之前的版本是修改segmentation_dataset.py
#deeplab/datasets/data_generator.py
_PORTRAIT_INFORMATION = DatasetDescriptor(
splits_to_sizes={
'train':30000,
'val':4426,
'trainval':34426
},
num_classes=2, #classes include background
ignore_label=255,
)
_DATASETS_INFORMATION = {
'cityscapes': _CITYSCAPES_INFORMATION,
'pascal_voc_seg': _PASCAL_VOC_SEG_INFORMATION,
'ade20k': _ADE20K_INFORMATION,
'portrait': _PORTRAIT_INFORMATION,
}
logits层是在softmax前的最后一层特征图,是没有经过归一化的预测值,如果对分类问题再经过一层softmax就可以得到每类的概率。

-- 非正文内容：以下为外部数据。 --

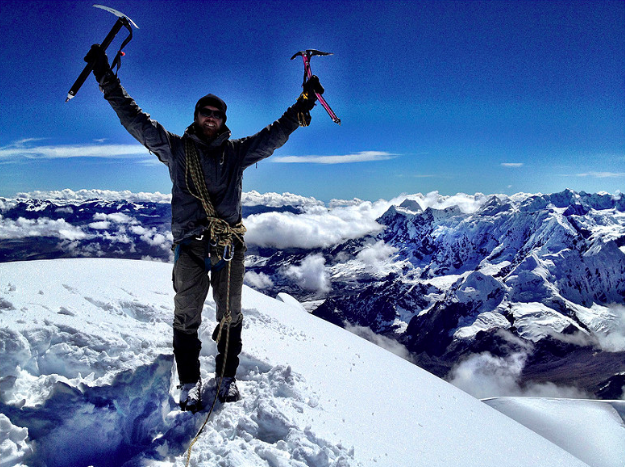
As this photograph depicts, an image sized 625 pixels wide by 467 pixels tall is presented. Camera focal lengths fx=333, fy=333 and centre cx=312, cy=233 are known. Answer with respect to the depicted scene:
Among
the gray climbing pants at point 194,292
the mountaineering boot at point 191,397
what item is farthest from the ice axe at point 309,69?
the mountaineering boot at point 191,397

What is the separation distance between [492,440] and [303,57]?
725cm

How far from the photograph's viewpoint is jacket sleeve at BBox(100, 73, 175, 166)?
406 centimetres

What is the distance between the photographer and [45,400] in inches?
142

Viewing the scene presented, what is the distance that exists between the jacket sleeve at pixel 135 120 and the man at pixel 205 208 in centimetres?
1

或者直接修改代码,在使用预训练权重的时候,不加载该logits层。
#deeplab/utils/train_utils.py
# Variables that will not be restored.
#exclude_list = ['global_step']
exclude_list = ['global_step', 'logits']
# When fine_tune_batch_norm=True, use at least batch size larger than 12
# (batch size more than 16 is better). Otherwise, one could use smaller batch
# size and set fine_tune_batch_norm=False.

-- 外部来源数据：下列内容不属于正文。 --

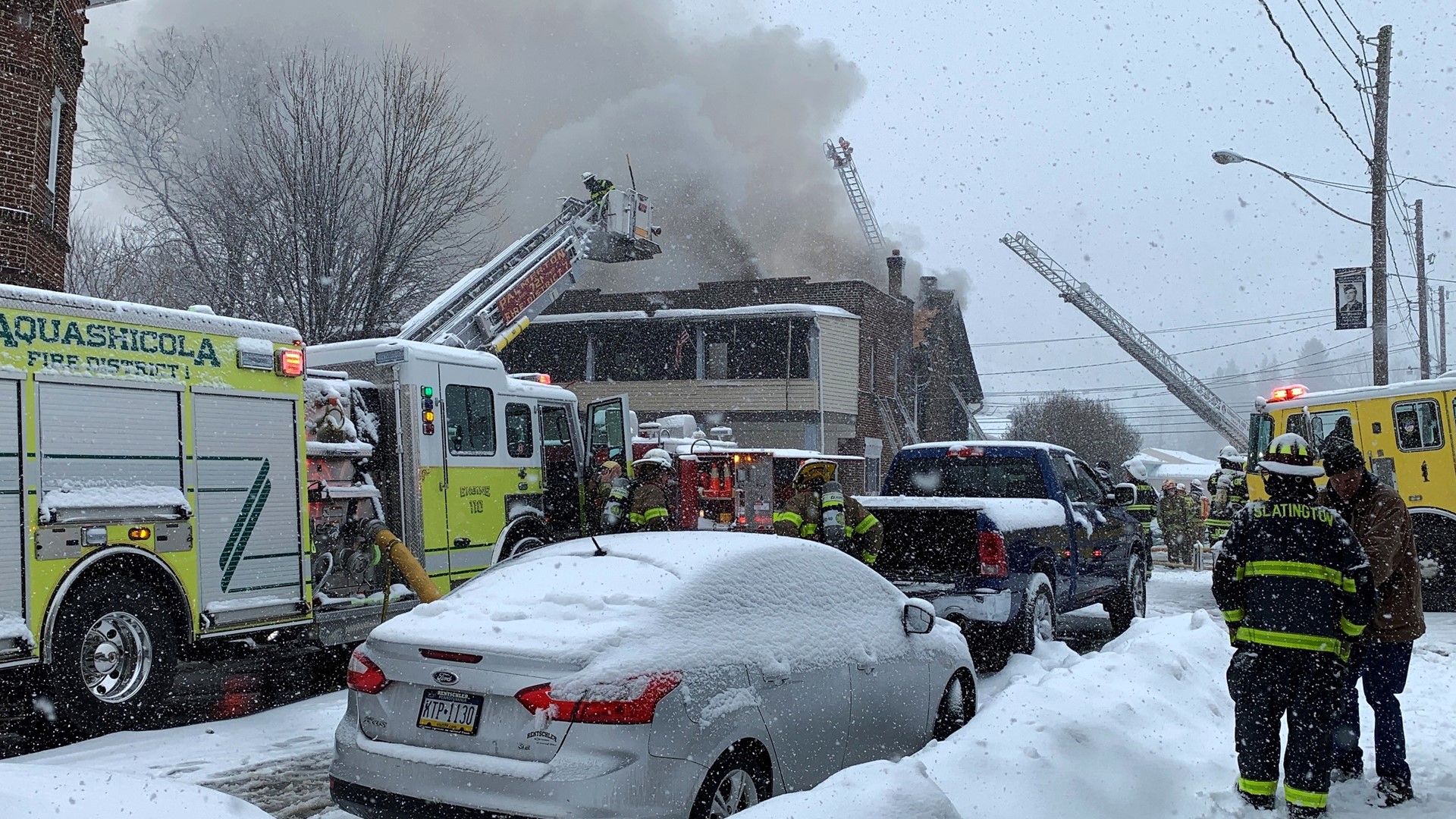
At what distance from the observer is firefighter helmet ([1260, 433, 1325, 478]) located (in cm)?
449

# For `xception_65`, use atrous_rates = [12, 24, 36] if output_stride = 8, or
# rates = [6, 12, 18] if output_stride = 16. For `mobilenet_v2`, use None. Note
# one could use different atrous_rates/output_stride during training/evaluation.
train_utils.py中已无修改代码。
# deeplab/train_portrait.sh
#!/bin/bash
# Update PYTHONPATH.
export PYTHONPATH=$PYTHONPATH:`pwd`:`pwd`/slim
# Set up the working environment.
CURRENT_DIR=$(pwd)
WORK_DIR="${CURRENT_DIR}/deeplab"
DATA_DIR="/mnt/data/matting_human_half/portrait"
export CUDA_VISIBLE_DEVICES=1
EXP_FOLDER="exp/train_on_trainval_set"
TRAIN_LOGDIR="${DATA_DIR}/${EXP_FOLDER}/train"

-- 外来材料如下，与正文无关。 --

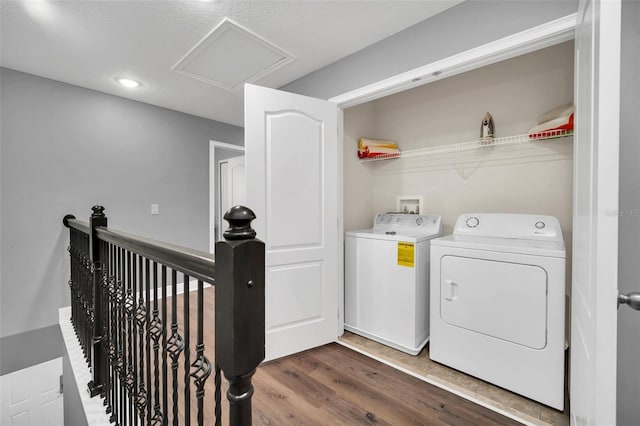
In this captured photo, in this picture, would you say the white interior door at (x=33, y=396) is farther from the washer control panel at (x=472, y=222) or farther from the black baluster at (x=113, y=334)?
the washer control panel at (x=472, y=222)

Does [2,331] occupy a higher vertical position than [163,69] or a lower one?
lower

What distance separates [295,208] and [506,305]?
1.54m

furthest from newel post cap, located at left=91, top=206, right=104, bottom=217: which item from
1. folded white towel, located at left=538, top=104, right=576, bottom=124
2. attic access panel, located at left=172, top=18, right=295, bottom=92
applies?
folded white towel, located at left=538, top=104, right=576, bottom=124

EVAL_LOGDIR="${DATA_DIR}/${EXP_FOLDER}/eval"
VIS_LOGDIR="$${DATA_DIR}/${EXP_FOLDER}/vis"
EXPORT_DIR="$${DATA_DIR}/${EXP_FOLDER}/export"
mkdir -p "${TRAIN_LOGDIR}"
mkdir -p "${EVAL_LOGDIR}"
mkdir -p "${VIS_LOGDIR}"
mkdir -p "${EXPORT_DIR}"
python3 "${WORK_DIR}"/train.py \
--logtostderr \
--train_split="train" \
--model_variant="xception_65" \
--atrous_rates=6 \
--atrous_rates=12 \
--atrous_rates=18 \
--output_stride=16 \
--decoder_output_stride=4 \
--train_crop_size=513 \
--train_crop_size=513 \
--train_batch_size=2 \
--dataset="portrait" \
--training_number_of_steps=30000 \
--initialize_last_layer=False \
--last_layers_contain_logits_only=True \
--fine_tune_batch_norm=False \
--tf_initial_checkpoint="${WORK_DIR}/datasets/pascal_voc_seg/init_models/deeplabv3_pascal_train_aug/model.ckpt" \
--train_logdir="${TRAIN_LOGDIR}" \
--dataset_dir="${DATA_DIR}/tfrecord"
在tf.summary里设置好要查看保存的参数后运行会生成events.out.tfevents.{time}.{machine-name}的文件,这个就是用tensorboard来查看的日志文件。当训练和验证的日志文件不在同一个文件中时,想同时查看两个日志,要转到上一层目录,使用下面的命令,在浏览器中访问 http://服务器名:6006 即可查看。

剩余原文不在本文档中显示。